HomePhabricator

Refactor test runner to print sub-test-case pass/fail rate.
AuditedrL238467

Description

Refactor test runner to print sub-test-case pass/fail rate.

Details

Auditors
dawn
Committed
zturnerMay 28 2015, 12:56 PM
Parents
rL238466: [Format] Skip creating temporary std::strings when filling another string.
Branches
Unknown
Tags
Unknown

Event Timeline

dawn raised a concern with this commit.Jun 23 2015, 12:14 PM
dawn added a subscriber: dawn.

(Note: this e-mail was sent to lldb-commits, but adding it to Phabricator so it doesn't get forgotten)

This commit appears to have caused 548 (=1342-794) tests to no longer run on OSX when run using dosep.py.

The lldb build/test commands from Jenkins script which run on Yosemite slave are as follows:

 cmake -G Ninja .. "-DLLVM_TARGETS_TO_BUILD=ARM;X86;AArch64" -DCMAKE_CXX_FLAGS="-std=c++11 -stdlib=libc++" -DCMAKE_BUILD_TYPE=Release
[...]
ninja install
[...]
security unlock-keychain -p testuser /Users/testuser/Library/Keychains/login.keychain
./dosep.py --options "-v --executable $INSTALLDIR/bin/lldb" 2>&1 | tee $INSTALLDIR/lldb_test_out.log || true

Test output from Jenkins build after above commit (at commit svn 238512/git 3c8acff997166aaaa6bcdad491b55fdd6c6446e8):

Ran 378 test suites (1 failed) (0.264550%)
Ran 794 test cases (5 failed) (0.629723%)
FAIL: LLDB (suite) :: TestMultithreaded.py (Darwin ngnu.embarcadero.com 14.3.0 Darwin Kernel Version 14.3.0: Mon Mar 23 11:59:05 PDT 2015; root:xnu-2782.20.48~5/RELEASE_X86_64 x86_64 i386)

... results in totals of:

lldb_failures=5
lldb_errors=0
lldb_total=794

Test output from previous build (at commit svn 238455/git 7e22c8e9b6b4ac7225fe1740cc6fe5221c27533d):

[...]
Ran 1 test in 0.008s
[...]
Ran 1 test in 0.007s
[...]
Ran 1 test in 0.069s
[...]

... using the following script commands to check results:

lldb_failures=`grep -E "^FAILED" lldb_test_out.log | grep failures | sed 's/.*(failures=\([0-9]*\).*/\1/' | awk '{count+=$1} END {print count}'` || true
lldb_errors=`grep -E "^FAILED" lldb_test_out.log | grep errors | sed 's/.*errors=\([0-9]*\).*/\1/' | awk '{count+=$1} END {print count}'` || true
lldb_total=`grep -E "^Ran [0-9]+ tests? in" lldb_test_out.log | awk '{count+=$2} END {print count}'`

... results in totals of:

lldb_failures=0
lldb_errors=0
lldb_total=1342

Trying to run the tests using dotest.py (via ./dotest.py -v --executable $INSTALLDIR/bin/lldb)
now hangs in OSX on:

464: test_create_after_attach_with_dsym (TestCreateAfterAttach.CreateAfterAttachTestCase)
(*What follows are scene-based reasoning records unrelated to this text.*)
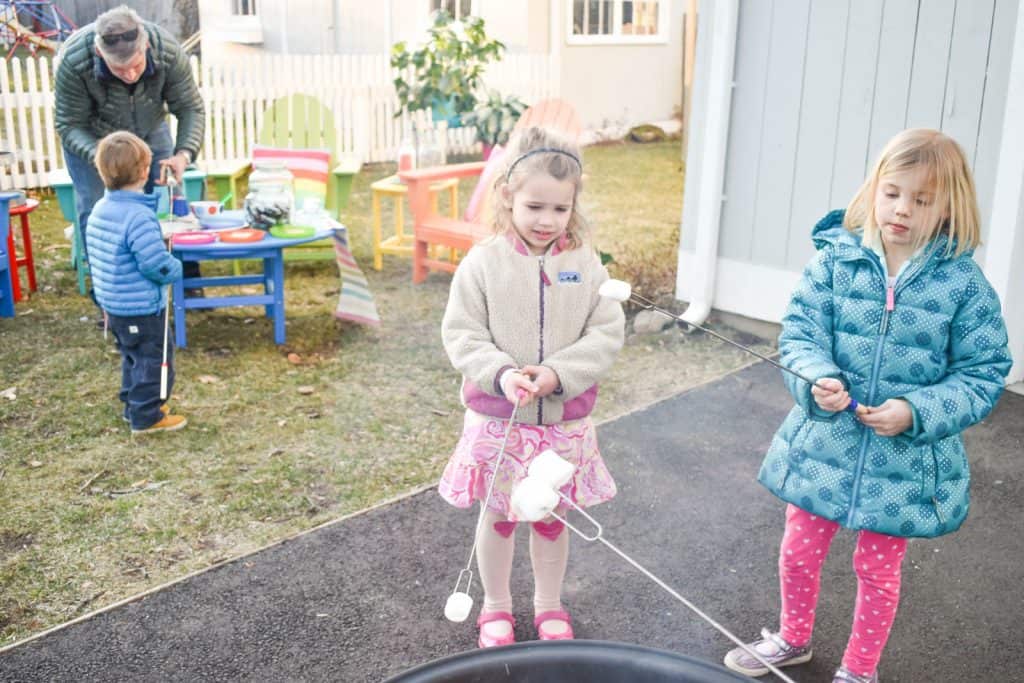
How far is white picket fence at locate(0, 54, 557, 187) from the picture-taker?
9.81 metres

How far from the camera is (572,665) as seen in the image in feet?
5.41

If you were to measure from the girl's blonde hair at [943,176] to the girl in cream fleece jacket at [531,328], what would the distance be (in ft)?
2.41

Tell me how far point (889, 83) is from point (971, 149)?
499 mm

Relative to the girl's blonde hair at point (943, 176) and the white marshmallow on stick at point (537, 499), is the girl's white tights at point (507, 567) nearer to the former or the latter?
the white marshmallow on stick at point (537, 499)

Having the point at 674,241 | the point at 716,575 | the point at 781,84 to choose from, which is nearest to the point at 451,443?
the point at 716,575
I suspect this is a regression which went unnoticed due to the new dosep output, but it means we have to use dosep.py for running our tests until the hang is fixed.

Can you please have a look?

Thanks,
-Dawn

dawn raised a concern with this commit.Jul 10 2015, 11:32 AM

This is still an issue. We are still seeing a drop of ~550 in the total number of tests run since this commit. Please have a look? Thanks.
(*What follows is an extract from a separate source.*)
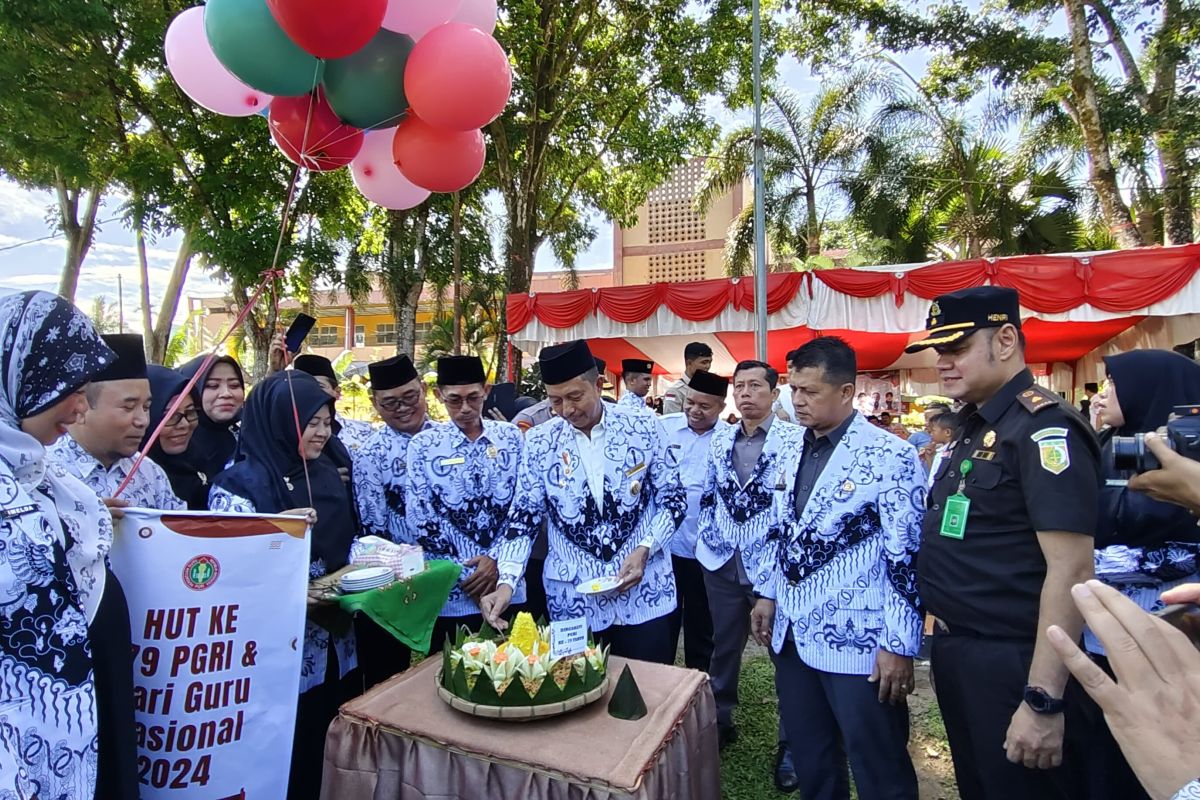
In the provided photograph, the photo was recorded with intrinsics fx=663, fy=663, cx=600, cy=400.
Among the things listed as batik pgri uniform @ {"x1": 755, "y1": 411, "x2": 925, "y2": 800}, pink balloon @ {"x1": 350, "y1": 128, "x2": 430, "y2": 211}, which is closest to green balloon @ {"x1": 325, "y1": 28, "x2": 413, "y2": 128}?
pink balloon @ {"x1": 350, "y1": 128, "x2": 430, "y2": 211}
Zach (zturner) is on vacation for another week or two, but I can take a look at this on Monday.

Can you give an example of a specific test that's no longer running? I'm trying to figure out if there are actually tests being skipped or if it's just a reporting problem. On Windows, we're reporting a slightly higher number (369) than the sum of the "Ran n tests" lines (342).
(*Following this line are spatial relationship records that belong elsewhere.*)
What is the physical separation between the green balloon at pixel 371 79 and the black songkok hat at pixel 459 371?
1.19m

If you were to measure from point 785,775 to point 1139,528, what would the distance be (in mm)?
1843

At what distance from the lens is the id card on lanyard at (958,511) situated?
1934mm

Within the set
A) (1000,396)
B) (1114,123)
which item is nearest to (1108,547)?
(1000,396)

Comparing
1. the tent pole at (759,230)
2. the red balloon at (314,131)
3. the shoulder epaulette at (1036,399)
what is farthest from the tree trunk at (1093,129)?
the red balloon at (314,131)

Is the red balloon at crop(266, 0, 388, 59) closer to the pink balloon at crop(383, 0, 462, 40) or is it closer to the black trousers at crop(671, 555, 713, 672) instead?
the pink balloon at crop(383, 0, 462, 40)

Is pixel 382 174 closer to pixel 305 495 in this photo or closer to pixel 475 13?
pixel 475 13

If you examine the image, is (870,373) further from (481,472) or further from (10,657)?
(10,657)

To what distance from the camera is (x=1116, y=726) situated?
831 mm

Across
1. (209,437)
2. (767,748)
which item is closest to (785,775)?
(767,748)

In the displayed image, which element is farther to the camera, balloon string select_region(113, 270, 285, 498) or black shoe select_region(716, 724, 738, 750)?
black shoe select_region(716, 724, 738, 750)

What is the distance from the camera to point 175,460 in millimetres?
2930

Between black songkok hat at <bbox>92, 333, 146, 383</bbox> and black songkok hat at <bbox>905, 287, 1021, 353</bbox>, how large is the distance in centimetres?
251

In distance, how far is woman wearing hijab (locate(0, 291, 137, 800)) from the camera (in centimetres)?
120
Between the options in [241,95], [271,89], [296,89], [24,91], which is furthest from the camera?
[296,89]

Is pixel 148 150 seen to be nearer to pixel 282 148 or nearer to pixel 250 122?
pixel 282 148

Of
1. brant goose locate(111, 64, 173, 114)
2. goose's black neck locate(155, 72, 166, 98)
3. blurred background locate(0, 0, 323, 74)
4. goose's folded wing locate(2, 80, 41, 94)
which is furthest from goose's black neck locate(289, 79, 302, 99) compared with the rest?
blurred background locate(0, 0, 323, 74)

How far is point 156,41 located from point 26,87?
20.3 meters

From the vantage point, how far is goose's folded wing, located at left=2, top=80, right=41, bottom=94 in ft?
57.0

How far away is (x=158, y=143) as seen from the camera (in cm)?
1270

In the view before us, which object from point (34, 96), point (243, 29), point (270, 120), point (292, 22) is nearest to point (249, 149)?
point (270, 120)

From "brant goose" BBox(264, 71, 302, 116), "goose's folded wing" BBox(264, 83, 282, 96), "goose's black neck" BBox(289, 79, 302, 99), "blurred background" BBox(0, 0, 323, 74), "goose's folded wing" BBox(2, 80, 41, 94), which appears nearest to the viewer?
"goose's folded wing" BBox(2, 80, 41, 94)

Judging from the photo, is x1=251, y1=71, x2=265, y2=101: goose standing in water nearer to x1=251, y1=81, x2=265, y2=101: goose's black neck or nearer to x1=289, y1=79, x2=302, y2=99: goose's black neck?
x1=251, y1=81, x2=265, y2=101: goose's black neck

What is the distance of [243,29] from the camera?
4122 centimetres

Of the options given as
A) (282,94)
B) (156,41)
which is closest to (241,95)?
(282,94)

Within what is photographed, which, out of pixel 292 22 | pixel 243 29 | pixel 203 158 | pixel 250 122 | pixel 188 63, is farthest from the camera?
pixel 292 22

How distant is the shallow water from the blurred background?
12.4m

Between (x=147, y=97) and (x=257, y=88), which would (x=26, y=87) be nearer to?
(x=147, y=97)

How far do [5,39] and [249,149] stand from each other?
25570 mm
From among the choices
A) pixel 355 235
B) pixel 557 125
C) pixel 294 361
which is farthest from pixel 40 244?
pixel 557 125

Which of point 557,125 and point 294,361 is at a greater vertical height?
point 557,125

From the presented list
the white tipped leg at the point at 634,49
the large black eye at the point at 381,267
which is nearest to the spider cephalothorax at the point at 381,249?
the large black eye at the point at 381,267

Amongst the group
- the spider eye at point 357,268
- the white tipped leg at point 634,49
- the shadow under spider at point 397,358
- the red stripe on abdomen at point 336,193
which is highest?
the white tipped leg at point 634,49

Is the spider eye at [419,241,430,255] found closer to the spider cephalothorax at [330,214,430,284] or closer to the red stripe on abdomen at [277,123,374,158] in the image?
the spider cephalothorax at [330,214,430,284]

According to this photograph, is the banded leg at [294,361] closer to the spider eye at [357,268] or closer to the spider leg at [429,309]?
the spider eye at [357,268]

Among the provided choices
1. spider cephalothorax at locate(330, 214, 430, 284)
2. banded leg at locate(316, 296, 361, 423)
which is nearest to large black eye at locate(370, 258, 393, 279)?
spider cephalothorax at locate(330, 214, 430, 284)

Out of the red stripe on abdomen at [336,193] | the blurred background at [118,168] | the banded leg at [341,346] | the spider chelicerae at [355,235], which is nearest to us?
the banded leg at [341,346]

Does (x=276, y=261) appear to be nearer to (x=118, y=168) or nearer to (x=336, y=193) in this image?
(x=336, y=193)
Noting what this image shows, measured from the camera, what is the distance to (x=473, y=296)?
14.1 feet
So when the issue was first discovered (or posted about) back in June, it
was unfortunately on my last day in the office before leaving for 5 weeks
and I couldn't get to it before leaving. I'm back, but now that a bit of
time has passed, I'm having a hard time figuring out what the best thing to
do here is.

I'm quite confident that the drop in tests is simply a reporting issue, but
it's hard to be more concrete than this without having a before and after
comparison of the exact tests that were run before my patch, and the exact
tests that were run after my patch.

If I had to hazard a guess, I'd say the difference comes from skipped tests
being added to the lldb_total result now, but not before.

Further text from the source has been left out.